▶ **Exercise brief**
Output, exactly as written, the lines below starting at the line containing "Teppich KIDS Roboter schwarz C419" and ending at the line containing "数据库索引设计与优化 PDF". Drop the pictures and keep both end lines.

▶ **Extracted records**
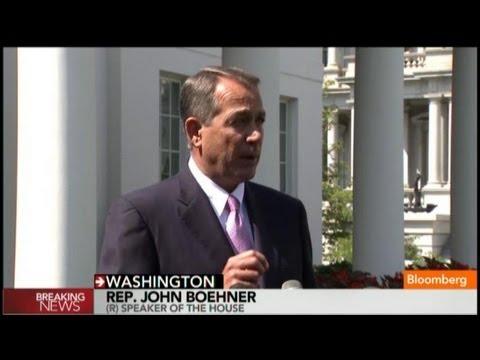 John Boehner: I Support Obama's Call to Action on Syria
==
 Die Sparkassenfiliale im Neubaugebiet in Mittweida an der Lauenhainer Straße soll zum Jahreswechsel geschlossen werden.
...
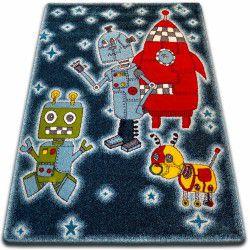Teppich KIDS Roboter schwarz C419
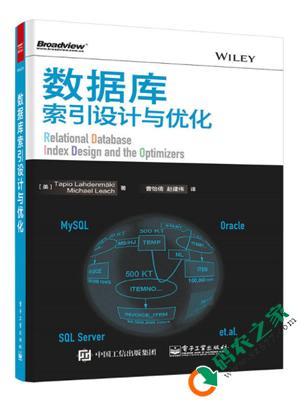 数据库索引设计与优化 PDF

▶ **Solution to this problem**
Teppich KIDS Roboter schwarz C419
 数据库索引设计与优化 PDF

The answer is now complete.